While the government’s “victory mode” since May 2009 blinds it to the realities of the situation, the intransigence of the TNA makes a halfway meeting point impossible. A few MPs found the TNA inconsistent, and it seemed that the TNA, too, refused to recognise the ground realities. The delegation repeatedly pressed the TNA to rejoin the talks. But the TNA, which always wants to win every single argument that it enters into, is in no mood to rejoin unless its conditions are met. And, for now, there appears to be no meeting point, with the government insisting that the PSC is the way forward.

The Indian MPs agreed that if the government felt that the PSC was the way forward, then it should be so. It, hence, appealed to all parties to join the process in the PSC. “He [TNA leader R. Sampanthan] reiterated thrice that he wants a negotiated settlement, and that too within the parameters of an undivided and united Sri Lanka. And he said that he is a proud Sri Lankan. We told the government side that if these are the parameters, then there should not be any problem.
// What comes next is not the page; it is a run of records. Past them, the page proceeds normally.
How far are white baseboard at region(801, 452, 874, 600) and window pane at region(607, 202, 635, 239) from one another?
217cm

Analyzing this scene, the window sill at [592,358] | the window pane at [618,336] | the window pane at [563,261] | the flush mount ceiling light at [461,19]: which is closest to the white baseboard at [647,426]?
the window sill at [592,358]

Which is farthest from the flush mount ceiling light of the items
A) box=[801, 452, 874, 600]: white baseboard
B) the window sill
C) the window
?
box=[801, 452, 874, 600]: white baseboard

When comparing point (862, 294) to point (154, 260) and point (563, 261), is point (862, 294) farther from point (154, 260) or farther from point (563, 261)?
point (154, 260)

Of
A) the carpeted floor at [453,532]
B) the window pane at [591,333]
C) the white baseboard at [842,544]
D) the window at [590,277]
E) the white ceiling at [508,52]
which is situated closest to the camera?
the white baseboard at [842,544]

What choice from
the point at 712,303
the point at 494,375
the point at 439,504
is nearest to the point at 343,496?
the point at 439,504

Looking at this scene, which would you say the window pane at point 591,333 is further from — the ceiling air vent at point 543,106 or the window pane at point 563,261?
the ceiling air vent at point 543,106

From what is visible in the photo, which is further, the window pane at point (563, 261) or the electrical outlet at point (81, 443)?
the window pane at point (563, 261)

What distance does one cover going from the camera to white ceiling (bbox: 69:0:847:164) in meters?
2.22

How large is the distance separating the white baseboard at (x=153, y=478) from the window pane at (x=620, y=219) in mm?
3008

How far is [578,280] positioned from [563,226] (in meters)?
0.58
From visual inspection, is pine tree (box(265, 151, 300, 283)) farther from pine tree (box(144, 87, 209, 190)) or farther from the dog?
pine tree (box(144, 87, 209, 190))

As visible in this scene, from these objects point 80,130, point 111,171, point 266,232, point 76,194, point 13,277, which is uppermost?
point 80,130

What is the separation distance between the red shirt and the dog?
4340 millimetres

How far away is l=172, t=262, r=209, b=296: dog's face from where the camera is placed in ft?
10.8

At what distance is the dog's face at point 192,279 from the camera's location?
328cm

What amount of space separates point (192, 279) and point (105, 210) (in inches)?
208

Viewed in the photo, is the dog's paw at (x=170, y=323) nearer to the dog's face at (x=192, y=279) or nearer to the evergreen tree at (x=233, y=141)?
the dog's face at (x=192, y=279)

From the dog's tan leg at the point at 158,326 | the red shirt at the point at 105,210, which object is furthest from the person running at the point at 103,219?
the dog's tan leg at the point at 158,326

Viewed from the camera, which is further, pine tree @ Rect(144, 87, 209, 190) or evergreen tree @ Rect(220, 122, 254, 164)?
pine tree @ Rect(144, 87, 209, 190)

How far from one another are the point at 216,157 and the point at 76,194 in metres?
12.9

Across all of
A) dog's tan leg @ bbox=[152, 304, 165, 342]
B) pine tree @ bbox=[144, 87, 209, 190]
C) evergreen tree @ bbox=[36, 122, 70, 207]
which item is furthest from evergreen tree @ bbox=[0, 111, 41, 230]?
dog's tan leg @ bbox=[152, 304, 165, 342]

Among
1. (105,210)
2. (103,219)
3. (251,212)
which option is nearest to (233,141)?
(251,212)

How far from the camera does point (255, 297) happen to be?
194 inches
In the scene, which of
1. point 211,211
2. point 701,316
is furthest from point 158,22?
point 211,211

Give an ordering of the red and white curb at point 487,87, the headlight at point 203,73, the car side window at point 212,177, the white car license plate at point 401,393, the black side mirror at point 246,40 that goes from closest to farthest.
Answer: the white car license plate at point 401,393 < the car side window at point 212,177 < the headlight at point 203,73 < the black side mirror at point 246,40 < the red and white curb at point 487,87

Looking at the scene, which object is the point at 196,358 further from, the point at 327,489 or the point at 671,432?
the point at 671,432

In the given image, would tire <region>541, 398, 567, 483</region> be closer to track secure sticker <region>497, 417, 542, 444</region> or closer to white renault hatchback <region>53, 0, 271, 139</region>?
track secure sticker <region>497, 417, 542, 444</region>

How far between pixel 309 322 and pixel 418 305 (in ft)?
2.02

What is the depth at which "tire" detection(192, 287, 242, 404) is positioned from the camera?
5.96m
There is every scope of moving forward,” Sushma Swaraj said.

But the delegation placed the onus of constituting the PSC and beginning deliberations on an early date on the government. It noted that the talks to find a negotiated political solution to the Tamil ethnic question were deadlocked.

“We told President Mahinda Rajapaksa that this stalemate has to be broken,” said Sushma Swaraj. “He said we can’t bring them [the Tamil National Alliance] by force. I said yes, you can’t bring them by force, but you can bring them by persuasion,” she said. This was the theme running through the visit, she explained. “Persuade TNA, persuade UNP [the United National Party, the main opposition party] to join the talks. And unless and until the Parliamentary Select Committee works, the deadlock will remain. So in every meeting, we have emphasised this point,” she added.

Unfortunately, the delegation did not meet Sinhala civil society formally. The people it met – politicians, Ministers, MPs, officials – are seasoned campaigners on either side of the debate and speak the line that can be ascertained from New Delhi. Why the delegation did not insist on engaging with Sinhalese intellectuals and others, who form the majority, remains unclear.

Tamil Nadu angle

An important outcome of the visit was the across-the-board realisation in Sri Lanka that the Tamils’ issue in the country was not merely a concern of Tamil Nadu. “It is not a Tamil Nadu issue, it is India’s issue,” Sushma Swaraj reportedly remarked in one of the first meetings with the representatives of the Sri Lankan Parliament.

With her visit and her assertions, she announced, loud and clear, that the Indian government, its opposition, and its Parliament were on the same side when it came to the ethnic question in Sri Lanka. How many of these gestures and statements those in power in Sri Lanka understood is difficult to gauge.